Join us during our Winter Liberal Arts Discussion Series
A discussion led by a Special Guest, Jonathon Gleason, entitled,
No Harm
from The University of Chicago
Americans overwhelmingly say they want to die at home, surrounded by loved ones. Yet most of us will die in hospital ICUs, often after aggressive and unwanted interventions. How did we get here? No one likes to think about their death, but it is essential we do so. Not only for the sake of living a good life, but also for the sake of achieving the ever elusive "good death."
Drawing on the Catholic moral theology of Thomas Aquinas and the phenomenology of contemporary bioethicist Jeffrey Bishop, writer and University of Chicago professor Jonathan Gleason will lead us through a discussion of the controversial and instructive case of Dr. William Husel—an Emergency Room doctor accused of murdering 36 of his patients.
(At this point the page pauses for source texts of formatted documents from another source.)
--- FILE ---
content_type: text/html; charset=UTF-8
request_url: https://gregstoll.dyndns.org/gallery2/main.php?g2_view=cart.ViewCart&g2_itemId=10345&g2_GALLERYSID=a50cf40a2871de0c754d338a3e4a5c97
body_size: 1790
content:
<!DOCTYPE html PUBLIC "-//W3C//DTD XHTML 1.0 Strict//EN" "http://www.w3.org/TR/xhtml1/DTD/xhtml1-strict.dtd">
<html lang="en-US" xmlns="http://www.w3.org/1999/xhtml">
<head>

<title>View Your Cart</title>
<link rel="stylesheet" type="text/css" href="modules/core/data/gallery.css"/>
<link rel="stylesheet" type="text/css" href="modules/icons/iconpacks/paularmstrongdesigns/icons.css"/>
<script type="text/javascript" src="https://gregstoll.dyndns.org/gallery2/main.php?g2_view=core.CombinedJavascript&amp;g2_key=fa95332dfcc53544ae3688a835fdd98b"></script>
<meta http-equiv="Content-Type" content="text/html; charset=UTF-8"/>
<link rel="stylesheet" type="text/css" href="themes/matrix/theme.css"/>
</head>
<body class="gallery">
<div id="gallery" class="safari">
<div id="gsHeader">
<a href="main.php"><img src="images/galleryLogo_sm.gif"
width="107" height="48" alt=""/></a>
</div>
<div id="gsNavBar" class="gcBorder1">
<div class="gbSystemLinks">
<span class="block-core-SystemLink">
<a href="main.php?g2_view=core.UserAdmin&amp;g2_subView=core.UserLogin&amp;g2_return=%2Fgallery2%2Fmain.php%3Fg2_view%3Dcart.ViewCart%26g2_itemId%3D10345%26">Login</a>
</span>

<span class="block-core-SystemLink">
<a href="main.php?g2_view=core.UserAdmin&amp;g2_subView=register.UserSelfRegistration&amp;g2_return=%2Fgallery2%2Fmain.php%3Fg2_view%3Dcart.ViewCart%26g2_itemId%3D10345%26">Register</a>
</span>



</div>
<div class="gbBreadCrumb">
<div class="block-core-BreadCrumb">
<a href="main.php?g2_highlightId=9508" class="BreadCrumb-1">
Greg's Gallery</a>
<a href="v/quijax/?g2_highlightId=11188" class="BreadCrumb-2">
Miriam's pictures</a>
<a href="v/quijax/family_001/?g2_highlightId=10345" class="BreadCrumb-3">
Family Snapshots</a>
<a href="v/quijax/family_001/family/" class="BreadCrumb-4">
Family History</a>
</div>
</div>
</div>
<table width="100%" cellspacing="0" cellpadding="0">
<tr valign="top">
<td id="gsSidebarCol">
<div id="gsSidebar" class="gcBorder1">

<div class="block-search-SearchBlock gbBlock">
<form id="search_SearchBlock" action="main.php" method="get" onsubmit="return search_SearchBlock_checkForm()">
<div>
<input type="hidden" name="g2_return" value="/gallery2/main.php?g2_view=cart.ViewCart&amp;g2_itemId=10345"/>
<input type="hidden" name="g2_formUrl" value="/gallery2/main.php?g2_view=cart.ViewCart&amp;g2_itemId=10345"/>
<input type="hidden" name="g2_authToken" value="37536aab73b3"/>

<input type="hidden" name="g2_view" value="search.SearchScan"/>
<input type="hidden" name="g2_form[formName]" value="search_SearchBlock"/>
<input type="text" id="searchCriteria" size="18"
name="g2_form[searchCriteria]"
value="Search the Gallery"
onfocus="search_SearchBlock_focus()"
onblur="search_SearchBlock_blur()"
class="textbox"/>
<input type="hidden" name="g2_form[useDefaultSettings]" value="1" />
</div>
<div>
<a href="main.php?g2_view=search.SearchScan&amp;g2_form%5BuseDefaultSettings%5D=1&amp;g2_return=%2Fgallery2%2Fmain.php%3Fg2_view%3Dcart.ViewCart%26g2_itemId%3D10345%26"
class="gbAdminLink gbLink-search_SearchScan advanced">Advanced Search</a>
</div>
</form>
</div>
Husel's trial exposed fundamental tensions in American death and dying: the gap between popular representations of quick, peaceful death and its medical realities, the ethical minefield of end-of-life treatments, and the catastrophic failures of communication between physicians and families.
Join us for a discussion of the trial, its philosophical underpinnings, and the challenging questions it raises about how we live and how we die. Questions for consideration will include, when does treatment become prolonging death rather than preserving life? Which authorities are enabled to make these decisions and what institutions check their power? And how do these questions expose deeper tensions between medical authority, patient autonomy, and our cultural inability to confront dying?
Jonathan Gleason is the author of Field Guide to Falling Ill, a collection of essays exploring the human lives behind the corporate, legal, and cultural practices that shape medicine. Meghan O'Rourke selected the "layered, reflective, and unusually poised debut" as the inaugural winner of the Yale Nonfiction Book Prize. Gleason's work has appeared in The Best American Essays (2024), The Sun Magazine, Literary Hub, New England Review, the Kenyon Review and many others. He is a recent MFA graduate from the University of Iowa, a 2023 Elizabeth George Foundation grant recipient, and a 2024 Granum Foundation Grant finalist. Currently, he teaches creative writing at the University of Chicago.